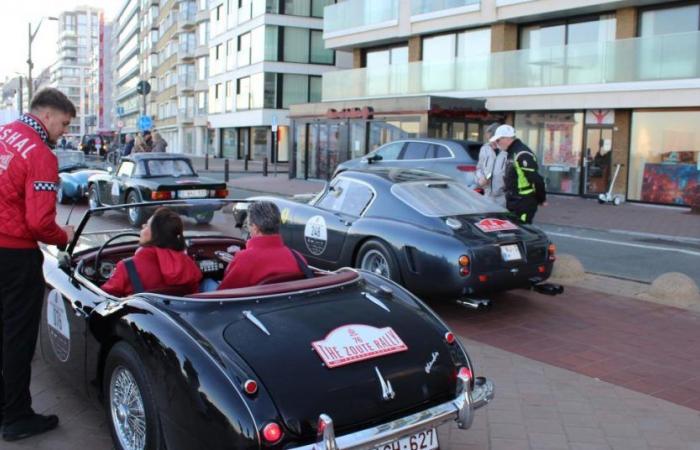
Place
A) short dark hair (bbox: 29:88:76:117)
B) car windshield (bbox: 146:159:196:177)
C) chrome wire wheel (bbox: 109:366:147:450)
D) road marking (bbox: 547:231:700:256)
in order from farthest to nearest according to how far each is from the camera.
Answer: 1. car windshield (bbox: 146:159:196:177)
2. road marking (bbox: 547:231:700:256)
3. short dark hair (bbox: 29:88:76:117)
4. chrome wire wheel (bbox: 109:366:147:450)

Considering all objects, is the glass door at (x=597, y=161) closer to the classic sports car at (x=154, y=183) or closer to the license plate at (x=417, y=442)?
the classic sports car at (x=154, y=183)

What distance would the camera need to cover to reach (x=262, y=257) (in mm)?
3906

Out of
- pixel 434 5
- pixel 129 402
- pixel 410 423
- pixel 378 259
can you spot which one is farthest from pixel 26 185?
pixel 434 5

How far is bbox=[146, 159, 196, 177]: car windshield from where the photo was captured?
12.9m

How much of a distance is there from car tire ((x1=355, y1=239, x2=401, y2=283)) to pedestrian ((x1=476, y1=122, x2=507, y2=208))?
2606 millimetres

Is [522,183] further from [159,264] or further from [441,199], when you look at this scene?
[159,264]

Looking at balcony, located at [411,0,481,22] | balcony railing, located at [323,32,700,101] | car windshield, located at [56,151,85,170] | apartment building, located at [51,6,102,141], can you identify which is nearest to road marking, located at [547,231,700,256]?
balcony railing, located at [323,32,700,101]

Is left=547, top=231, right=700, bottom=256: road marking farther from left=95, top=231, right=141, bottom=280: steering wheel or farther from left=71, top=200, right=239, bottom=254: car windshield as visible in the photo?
left=95, top=231, right=141, bottom=280: steering wheel

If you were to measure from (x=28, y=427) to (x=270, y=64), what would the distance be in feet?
139

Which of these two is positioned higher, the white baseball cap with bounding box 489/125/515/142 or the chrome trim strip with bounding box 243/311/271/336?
the white baseball cap with bounding box 489/125/515/142

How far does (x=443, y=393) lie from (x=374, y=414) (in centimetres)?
44

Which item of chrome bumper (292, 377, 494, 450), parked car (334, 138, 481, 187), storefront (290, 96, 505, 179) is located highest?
storefront (290, 96, 505, 179)

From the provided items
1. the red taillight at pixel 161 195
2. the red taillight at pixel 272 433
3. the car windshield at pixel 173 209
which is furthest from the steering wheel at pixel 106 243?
the red taillight at pixel 161 195

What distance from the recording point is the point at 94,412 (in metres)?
4.08
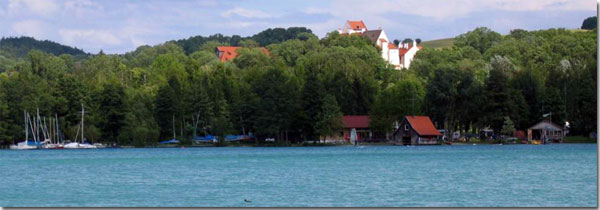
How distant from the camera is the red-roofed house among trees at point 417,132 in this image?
90.6m

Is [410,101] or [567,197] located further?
[410,101]

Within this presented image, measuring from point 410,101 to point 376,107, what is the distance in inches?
135

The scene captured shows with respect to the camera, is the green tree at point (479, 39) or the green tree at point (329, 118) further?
the green tree at point (479, 39)

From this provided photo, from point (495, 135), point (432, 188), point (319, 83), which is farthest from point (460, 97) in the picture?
point (432, 188)

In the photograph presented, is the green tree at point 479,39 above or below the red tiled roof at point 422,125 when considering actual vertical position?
above

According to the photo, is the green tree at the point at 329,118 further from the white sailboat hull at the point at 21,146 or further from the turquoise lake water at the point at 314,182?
the white sailboat hull at the point at 21,146

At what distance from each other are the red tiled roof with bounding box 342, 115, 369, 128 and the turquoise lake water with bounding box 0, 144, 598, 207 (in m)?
29.8

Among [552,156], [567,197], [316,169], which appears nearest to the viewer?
[567,197]

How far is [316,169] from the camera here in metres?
53.5

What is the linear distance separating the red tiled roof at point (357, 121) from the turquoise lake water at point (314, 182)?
2983 centimetres

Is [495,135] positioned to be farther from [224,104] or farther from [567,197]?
[567,197]

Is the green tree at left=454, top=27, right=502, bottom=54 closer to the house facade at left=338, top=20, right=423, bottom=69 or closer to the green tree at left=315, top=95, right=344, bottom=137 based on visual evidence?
the house facade at left=338, top=20, right=423, bottom=69

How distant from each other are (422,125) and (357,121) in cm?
795

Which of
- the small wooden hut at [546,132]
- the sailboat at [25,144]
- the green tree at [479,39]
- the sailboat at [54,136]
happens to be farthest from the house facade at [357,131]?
the green tree at [479,39]
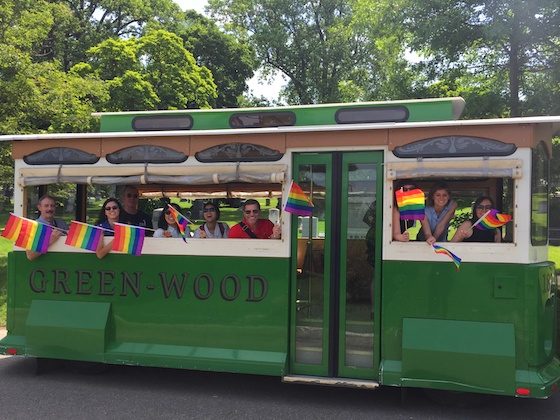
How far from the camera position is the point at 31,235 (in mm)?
5645

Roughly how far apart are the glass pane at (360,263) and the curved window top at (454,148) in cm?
37

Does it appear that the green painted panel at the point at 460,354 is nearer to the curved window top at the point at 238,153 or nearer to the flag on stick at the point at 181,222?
the curved window top at the point at 238,153

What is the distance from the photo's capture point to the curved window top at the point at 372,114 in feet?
17.5

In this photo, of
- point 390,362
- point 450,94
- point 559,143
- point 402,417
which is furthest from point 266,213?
point 450,94

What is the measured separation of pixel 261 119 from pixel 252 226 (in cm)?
114

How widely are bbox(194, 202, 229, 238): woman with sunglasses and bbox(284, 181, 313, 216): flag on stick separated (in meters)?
0.89

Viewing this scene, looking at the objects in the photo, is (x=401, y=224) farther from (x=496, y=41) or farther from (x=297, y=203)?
(x=496, y=41)

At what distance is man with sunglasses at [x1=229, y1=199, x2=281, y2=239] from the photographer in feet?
17.8

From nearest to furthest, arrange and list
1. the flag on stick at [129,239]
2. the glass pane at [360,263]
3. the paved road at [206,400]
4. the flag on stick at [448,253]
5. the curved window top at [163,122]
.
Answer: the flag on stick at [448,253]
the paved road at [206,400]
the glass pane at [360,263]
the flag on stick at [129,239]
the curved window top at [163,122]

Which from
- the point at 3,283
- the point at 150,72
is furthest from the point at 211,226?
the point at 150,72

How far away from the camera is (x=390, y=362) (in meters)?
4.76

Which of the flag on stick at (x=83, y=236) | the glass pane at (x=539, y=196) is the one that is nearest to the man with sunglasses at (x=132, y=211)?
the flag on stick at (x=83, y=236)

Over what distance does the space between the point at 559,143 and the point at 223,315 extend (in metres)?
6.49

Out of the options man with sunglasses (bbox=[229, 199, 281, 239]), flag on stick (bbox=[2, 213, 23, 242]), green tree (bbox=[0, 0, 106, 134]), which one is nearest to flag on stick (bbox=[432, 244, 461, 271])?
man with sunglasses (bbox=[229, 199, 281, 239])
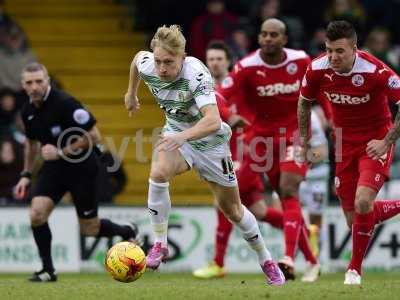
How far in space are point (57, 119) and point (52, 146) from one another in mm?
281

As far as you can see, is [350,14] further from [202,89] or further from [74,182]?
[202,89]

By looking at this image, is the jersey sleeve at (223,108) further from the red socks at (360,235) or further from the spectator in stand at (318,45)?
the spectator in stand at (318,45)

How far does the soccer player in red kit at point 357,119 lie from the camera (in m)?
10.6

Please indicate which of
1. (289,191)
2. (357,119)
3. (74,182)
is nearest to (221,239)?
(289,191)

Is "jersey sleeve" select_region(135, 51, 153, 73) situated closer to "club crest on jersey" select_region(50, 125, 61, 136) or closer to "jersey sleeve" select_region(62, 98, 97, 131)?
"jersey sleeve" select_region(62, 98, 97, 131)

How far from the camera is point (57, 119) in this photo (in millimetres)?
12312

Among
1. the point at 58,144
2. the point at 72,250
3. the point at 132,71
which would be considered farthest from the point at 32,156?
the point at 72,250

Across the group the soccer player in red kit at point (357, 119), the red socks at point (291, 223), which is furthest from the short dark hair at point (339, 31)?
the red socks at point (291, 223)

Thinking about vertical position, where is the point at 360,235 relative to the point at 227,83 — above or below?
below

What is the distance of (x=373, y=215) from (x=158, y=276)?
435 centimetres

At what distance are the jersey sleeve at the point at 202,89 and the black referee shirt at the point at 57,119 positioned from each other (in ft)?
7.61

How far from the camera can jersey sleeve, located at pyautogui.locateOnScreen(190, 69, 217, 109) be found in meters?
10.2

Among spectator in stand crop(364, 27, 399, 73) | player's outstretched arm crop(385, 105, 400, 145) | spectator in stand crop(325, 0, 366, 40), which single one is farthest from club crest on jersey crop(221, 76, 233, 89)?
spectator in stand crop(325, 0, 366, 40)

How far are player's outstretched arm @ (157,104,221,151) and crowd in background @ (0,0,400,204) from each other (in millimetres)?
7314
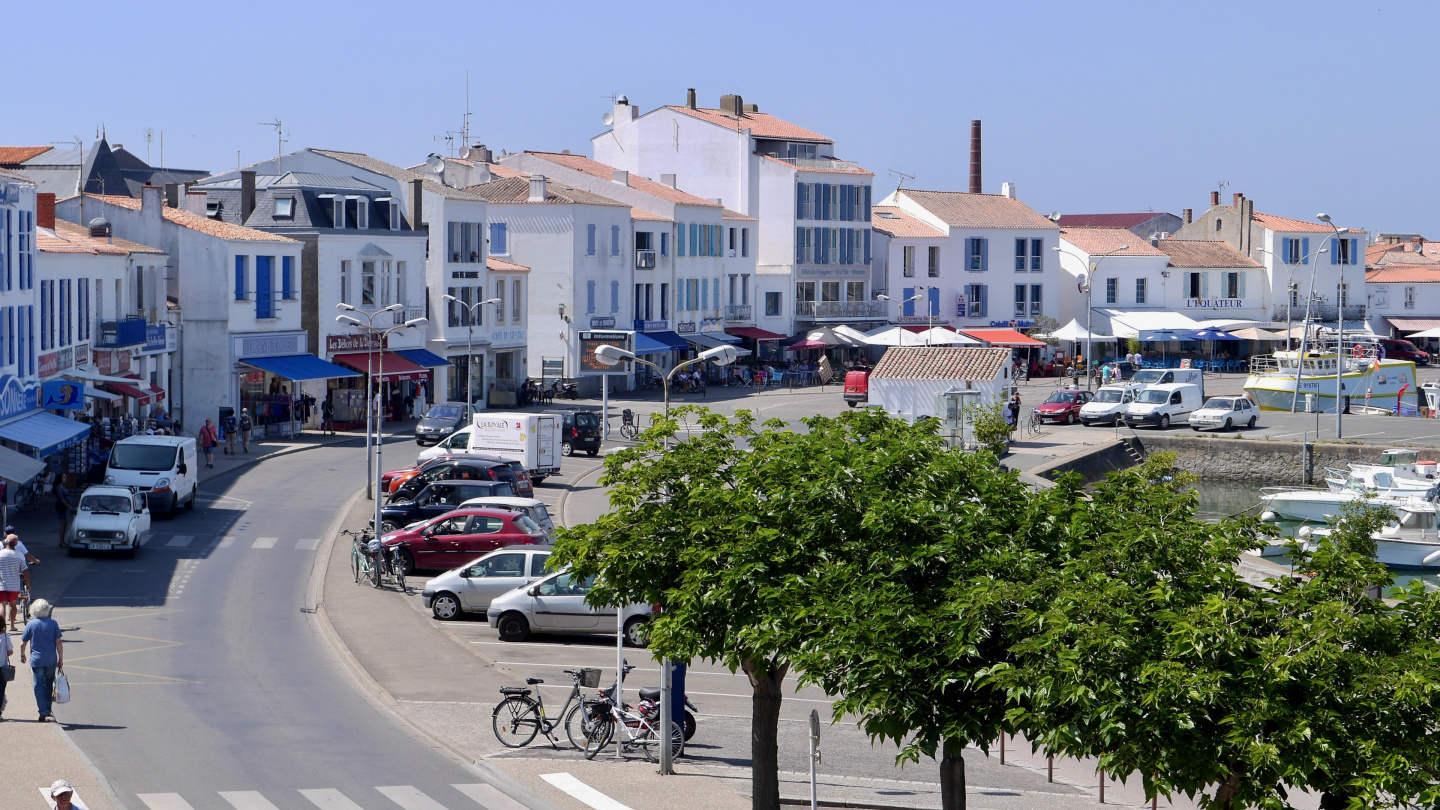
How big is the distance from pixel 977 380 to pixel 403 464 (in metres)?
19.7

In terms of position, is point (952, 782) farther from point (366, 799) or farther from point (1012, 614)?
point (366, 799)

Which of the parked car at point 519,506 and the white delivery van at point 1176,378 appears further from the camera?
the white delivery van at point 1176,378

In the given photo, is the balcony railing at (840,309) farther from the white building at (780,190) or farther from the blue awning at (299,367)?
the blue awning at (299,367)

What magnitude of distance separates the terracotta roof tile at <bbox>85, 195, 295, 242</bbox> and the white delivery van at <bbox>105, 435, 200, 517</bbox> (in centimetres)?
1623

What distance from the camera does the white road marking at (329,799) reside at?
17.0 m

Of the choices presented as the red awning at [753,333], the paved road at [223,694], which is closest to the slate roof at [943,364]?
the paved road at [223,694]

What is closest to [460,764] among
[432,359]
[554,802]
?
[554,802]

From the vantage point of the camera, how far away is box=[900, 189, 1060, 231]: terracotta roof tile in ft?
306

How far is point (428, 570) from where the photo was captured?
33.3 meters

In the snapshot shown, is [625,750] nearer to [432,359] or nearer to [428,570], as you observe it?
[428,570]

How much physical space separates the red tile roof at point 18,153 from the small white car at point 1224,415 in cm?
5105

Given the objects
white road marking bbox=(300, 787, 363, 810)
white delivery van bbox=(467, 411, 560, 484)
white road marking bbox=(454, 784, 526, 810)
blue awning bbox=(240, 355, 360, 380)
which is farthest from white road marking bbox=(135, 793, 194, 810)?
blue awning bbox=(240, 355, 360, 380)

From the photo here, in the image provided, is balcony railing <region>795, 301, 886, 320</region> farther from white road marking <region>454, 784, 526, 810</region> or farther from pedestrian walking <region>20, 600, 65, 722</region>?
white road marking <region>454, 784, 526, 810</region>

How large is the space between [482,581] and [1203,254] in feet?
253
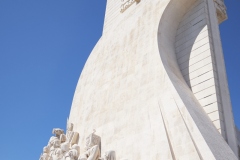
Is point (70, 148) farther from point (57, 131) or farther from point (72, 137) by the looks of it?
point (57, 131)

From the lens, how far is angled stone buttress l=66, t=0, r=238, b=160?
396cm

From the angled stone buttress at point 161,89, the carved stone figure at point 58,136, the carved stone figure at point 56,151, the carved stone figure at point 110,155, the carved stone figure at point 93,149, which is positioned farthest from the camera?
the carved stone figure at point 58,136

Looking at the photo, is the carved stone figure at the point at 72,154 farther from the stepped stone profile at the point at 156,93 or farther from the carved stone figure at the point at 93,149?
the carved stone figure at the point at 93,149

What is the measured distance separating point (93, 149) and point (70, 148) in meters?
1.03

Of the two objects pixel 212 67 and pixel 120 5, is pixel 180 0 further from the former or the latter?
pixel 120 5

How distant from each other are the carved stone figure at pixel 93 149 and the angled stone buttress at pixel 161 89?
0.16 meters

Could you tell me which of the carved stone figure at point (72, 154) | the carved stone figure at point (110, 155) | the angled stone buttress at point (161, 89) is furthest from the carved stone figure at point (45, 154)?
the carved stone figure at point (110, 155)

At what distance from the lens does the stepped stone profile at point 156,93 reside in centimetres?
399

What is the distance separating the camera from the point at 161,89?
179 inches

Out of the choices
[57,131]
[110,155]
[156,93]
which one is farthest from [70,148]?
[156,93]

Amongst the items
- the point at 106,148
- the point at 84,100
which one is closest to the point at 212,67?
the point at 106,148

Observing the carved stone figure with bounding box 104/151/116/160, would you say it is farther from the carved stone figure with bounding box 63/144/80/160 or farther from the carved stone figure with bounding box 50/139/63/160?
the carved stone figure with bounding box 50/139/63/160

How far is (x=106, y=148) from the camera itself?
5098mm

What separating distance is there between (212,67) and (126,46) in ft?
6.50
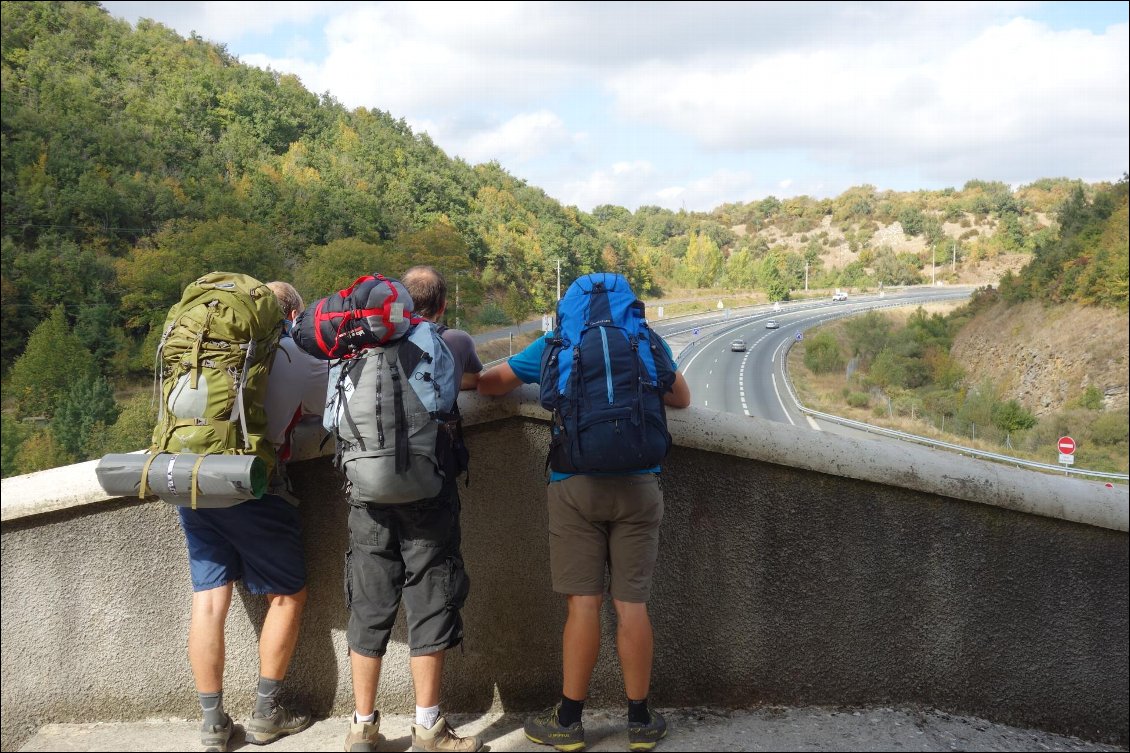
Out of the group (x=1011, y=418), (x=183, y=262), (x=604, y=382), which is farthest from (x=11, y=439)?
(x=604, y=382)

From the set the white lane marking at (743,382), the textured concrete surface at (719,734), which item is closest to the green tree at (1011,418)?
the white lane marking at (743,382)

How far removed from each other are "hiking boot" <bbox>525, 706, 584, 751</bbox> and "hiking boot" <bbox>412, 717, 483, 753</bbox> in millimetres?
166

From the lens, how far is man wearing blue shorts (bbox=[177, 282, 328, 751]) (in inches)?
84.5

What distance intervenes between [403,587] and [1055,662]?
1.95 meters

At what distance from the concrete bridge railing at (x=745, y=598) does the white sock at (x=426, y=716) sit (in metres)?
0.33

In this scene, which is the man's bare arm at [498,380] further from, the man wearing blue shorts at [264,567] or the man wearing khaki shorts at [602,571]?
the man wearing blue shorts at [264,567]

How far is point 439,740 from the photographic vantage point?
2.12 metres

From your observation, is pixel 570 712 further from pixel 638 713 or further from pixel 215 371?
pixel 215 371

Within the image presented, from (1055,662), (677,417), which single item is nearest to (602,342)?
(677,417)

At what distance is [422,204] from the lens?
89188 millimetres

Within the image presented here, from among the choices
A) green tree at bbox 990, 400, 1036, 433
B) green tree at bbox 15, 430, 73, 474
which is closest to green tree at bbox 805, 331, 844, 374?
green tree at bbox 990, 400, 1036, 433

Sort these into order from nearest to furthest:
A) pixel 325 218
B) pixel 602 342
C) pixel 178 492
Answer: pixel 178 492 < pixel 602 342 < pixel 325 218

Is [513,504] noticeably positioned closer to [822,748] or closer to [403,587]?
[403,587]

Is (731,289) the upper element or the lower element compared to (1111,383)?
upper
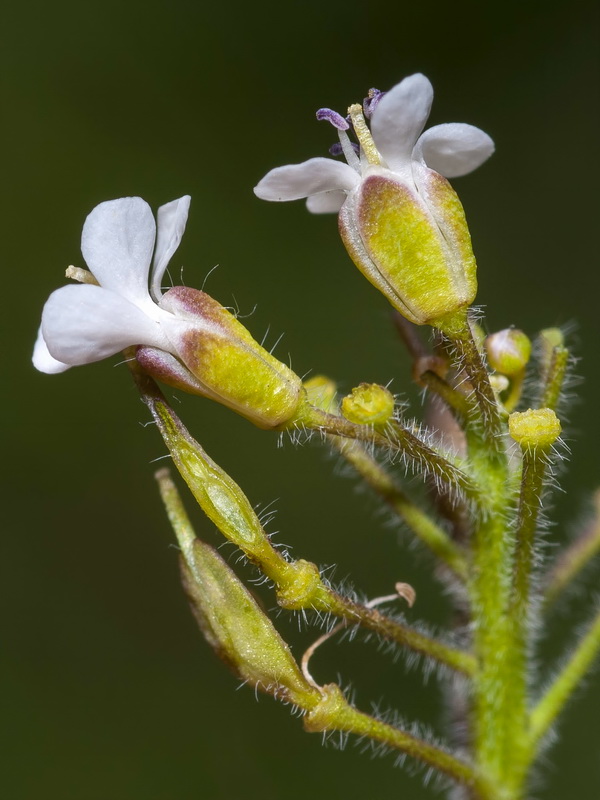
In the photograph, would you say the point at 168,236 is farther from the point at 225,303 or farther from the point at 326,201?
the point at 225,303

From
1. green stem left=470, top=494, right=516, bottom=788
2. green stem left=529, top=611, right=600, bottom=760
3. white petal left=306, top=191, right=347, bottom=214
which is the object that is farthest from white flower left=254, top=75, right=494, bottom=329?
green stem left=529, top=611, right=600, bottom=760

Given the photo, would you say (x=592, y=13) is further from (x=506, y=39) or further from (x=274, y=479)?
(x=274, y=479)

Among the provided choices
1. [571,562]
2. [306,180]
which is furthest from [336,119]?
[571,562]

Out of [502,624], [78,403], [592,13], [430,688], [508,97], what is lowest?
[430,688]

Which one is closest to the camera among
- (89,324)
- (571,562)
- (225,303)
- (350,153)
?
(89,324)

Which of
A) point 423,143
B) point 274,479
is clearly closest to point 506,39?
point 274,479

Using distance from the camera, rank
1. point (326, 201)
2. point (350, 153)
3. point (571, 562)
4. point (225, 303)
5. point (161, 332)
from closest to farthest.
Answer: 1. point (161, 332)
2. point (350, 153)
3. point (326, 201)
4. point (571, 562)
5. point (225, 303)
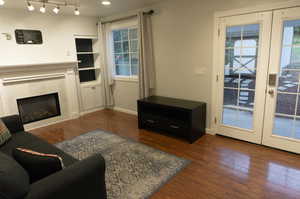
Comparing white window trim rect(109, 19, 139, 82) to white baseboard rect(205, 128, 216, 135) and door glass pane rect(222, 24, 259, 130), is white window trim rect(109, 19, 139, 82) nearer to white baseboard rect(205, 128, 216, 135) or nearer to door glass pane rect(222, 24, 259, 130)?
white baseboard rect(205, 128, 216, 135)

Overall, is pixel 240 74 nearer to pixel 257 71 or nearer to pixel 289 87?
pixel 257 71

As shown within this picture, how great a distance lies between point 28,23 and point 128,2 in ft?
6.80

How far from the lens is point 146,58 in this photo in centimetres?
425

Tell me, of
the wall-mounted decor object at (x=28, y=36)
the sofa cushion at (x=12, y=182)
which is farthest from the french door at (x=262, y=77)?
the wall-mounted decor object at (x=28, y=36)

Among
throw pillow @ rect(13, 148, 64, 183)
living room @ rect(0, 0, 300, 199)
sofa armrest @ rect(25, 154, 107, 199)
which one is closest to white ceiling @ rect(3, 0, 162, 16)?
living room @ rect(0, 0, 300, 199)

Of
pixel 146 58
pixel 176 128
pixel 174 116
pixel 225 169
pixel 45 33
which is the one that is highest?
pixel 45 33

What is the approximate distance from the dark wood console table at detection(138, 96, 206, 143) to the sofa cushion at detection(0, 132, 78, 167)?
6.20 ft

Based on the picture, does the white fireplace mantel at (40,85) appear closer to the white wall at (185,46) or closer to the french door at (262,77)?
the white wall at (185,46)

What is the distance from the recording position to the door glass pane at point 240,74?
3014 millimetres

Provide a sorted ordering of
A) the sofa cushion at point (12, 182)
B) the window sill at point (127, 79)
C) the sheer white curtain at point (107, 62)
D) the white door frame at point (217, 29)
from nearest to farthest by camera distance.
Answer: the sofa cushion at point (12, 182)
the white door frame at point (217, 29)
the window sill at point (127, 79)
the sheer white curtain at point (107, 62)

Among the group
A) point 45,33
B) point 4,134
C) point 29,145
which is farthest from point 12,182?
point 45,33

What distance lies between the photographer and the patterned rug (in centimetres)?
225

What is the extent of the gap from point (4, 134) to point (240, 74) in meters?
3.44

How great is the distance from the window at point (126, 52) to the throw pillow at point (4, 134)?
2900 millimetres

What you need to do: Copy out the rows between the line holding "Within the image presented here, from" and the line holding "Answer: pixel 178", inclusive, reproducing each line without change.

Exercise solution:
Within the image presented here, from among the choices
A) green tree at bbox 990, 400, 1036, 433
B) green tree at bbox 15, 430, 73, 474
which is closest to green tree at bbox 805, 331, 844, 374?
green tree at bbox 990, 400, 1036, 433

Sort these into order from nearest to furthest:
A) pixel 325 218
B) pixel 602 342
C) pixel 178 492
Answer: pixel 178 492 < pixel 602 342 < pixel 325 218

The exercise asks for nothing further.